Let $A$ be the space of all functions which are limit of polynomials over the unit ball $D$. Then $A$ is a commutative Banach algebra. Then how do I show that $A$ has no non zero multiplicative linear functional. (As in my previous question I am not able to tackle it) Any help would be appreciated.

Answer 1

We can show that the non-zero linear functionals are characterized by $L_a\colon f\mapsto f(a)$, where $a\in D$. First, show that if $L$ is a linear multiplicative functional, then $L(P)=P(L(\mathbf 1))$, where $\mathbf 1$ is the function constant equal to $1$. As $L$ has to be continuous, we can extend the latest relation taking the uniform limit.

Answer 2

It is not really necessary, but I think it is worthwile to not that $A$ is the algebra of uniformly continuous functions on $D$. Indeed, the uniform limit of a sequence of uniformly continuous functions is uniformly continuous. And polynomials are uniformly continuous on any bounded set. Conversely, every uniformly continuous function on $D$ can be uniquely extended to a (uniformly) continuous function on $\overline{D}$. By Stone-Weierstrass, you can approximate it uniformly by polynomials on $\overline{D}$, a fortiori on $D$.

So $A$ can actually be identified isometrically with $B=C(\overline{D})$.

This being said, every unital commutative Banach algebra has at least a character (=nonzero multiplicative bounded linear functional).
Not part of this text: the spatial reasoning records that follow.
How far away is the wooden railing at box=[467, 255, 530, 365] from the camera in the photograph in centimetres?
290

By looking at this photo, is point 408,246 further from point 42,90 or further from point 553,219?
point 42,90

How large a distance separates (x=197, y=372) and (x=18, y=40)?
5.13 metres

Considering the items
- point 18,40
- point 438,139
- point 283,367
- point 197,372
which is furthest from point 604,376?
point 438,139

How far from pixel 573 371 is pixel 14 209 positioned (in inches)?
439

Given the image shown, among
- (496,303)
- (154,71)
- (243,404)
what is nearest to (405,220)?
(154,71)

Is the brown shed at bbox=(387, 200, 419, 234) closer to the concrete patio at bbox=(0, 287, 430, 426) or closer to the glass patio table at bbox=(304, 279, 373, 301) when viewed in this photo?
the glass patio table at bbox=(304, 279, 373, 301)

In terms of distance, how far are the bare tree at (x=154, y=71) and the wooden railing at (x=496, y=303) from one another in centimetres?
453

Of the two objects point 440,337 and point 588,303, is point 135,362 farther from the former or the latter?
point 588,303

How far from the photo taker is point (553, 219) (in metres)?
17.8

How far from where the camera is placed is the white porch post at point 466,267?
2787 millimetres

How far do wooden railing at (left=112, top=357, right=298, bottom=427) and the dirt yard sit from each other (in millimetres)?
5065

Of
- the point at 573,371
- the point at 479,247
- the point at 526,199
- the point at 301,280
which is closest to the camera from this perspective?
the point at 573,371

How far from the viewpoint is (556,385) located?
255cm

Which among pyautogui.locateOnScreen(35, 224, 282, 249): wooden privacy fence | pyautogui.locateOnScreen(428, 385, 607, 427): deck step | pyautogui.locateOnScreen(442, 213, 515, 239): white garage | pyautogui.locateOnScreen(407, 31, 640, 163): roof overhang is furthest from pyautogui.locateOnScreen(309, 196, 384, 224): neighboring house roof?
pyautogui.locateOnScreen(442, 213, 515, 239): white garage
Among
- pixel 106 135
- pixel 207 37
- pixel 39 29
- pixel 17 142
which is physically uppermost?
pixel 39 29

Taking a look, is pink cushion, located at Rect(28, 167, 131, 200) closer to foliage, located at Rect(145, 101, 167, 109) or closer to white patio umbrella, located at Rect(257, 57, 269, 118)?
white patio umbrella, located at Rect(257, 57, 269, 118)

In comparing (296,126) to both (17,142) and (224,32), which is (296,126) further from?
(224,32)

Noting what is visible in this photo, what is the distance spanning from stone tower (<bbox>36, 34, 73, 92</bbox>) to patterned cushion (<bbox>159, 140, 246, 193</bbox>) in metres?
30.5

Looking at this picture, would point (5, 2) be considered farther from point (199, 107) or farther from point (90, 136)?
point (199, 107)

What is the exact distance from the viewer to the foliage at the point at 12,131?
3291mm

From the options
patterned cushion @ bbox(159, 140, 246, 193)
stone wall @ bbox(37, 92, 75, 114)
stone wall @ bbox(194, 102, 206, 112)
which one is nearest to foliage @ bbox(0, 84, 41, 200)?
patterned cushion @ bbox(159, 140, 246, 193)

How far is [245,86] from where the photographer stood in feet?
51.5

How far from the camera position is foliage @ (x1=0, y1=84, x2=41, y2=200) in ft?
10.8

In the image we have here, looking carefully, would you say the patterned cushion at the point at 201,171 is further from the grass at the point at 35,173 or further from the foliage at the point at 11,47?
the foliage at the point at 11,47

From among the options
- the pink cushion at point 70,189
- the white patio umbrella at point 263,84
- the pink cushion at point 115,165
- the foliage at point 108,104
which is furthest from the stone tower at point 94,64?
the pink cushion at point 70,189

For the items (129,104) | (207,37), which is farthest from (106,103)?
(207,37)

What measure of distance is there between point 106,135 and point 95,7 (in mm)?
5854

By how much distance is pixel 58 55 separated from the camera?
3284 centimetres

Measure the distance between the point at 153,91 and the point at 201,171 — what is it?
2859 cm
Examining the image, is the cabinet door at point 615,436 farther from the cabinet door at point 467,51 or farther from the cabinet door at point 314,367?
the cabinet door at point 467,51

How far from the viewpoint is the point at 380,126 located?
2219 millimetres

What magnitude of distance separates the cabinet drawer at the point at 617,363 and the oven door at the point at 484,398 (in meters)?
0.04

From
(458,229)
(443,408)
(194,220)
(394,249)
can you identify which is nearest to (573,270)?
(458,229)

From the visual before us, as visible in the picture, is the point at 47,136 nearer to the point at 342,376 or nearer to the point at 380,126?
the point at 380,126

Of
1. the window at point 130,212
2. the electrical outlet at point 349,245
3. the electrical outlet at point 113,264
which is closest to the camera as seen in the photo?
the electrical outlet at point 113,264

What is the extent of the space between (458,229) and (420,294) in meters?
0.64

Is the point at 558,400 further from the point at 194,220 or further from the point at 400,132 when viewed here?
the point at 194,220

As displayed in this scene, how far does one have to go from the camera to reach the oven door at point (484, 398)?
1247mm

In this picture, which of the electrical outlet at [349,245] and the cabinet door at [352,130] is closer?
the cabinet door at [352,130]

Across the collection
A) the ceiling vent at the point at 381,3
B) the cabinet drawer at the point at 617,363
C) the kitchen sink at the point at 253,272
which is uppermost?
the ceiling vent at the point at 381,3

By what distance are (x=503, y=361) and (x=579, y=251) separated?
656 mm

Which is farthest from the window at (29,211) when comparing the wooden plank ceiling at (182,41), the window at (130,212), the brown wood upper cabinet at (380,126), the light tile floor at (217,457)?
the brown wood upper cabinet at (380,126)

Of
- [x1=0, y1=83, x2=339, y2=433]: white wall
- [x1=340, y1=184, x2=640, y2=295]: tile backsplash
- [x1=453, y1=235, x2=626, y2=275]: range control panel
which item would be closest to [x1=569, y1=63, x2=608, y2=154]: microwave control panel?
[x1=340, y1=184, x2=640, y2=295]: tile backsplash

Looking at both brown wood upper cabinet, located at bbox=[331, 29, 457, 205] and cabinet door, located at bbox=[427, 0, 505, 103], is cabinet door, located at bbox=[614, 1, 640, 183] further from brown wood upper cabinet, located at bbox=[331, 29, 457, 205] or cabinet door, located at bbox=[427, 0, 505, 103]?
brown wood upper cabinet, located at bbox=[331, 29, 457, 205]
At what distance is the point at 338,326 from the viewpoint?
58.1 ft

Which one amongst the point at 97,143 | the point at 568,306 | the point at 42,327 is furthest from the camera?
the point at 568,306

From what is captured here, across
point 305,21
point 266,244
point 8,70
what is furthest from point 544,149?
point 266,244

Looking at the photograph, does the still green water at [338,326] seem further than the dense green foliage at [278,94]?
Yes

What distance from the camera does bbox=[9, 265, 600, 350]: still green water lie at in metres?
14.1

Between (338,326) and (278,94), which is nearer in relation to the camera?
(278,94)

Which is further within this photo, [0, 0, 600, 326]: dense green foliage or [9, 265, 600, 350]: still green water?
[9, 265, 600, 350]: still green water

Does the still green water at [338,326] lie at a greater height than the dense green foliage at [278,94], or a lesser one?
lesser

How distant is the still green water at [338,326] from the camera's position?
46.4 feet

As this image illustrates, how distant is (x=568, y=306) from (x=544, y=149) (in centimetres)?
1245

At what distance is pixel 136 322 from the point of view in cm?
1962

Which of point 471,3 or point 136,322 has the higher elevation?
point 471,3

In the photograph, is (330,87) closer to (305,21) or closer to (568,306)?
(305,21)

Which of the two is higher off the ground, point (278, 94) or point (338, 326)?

This follows from Krull's theorem.

In this case, just take $f\longmapsto f(0)$, for example.

Actually, the set of characters of $B$ (the spectrum of $B$) is exactly the set of all evaluations $f\longmapsto f(z)$ where $z$ runs over $\overline{D}$. Going back to $A$, this yields all the $$f\in A\longmapsto f(z)\qquad z\in D,$$ plus the $$f\in A\longmapsto \lim_{u\longrightarrow z}f(u)\qquad z\in \partial D=\overline{D}\setminus D.$$

So the spectrum of $A$ is indeed $\overline{D}$, and Gelfand tells you it is actually better to look at $B$ rather than $A$.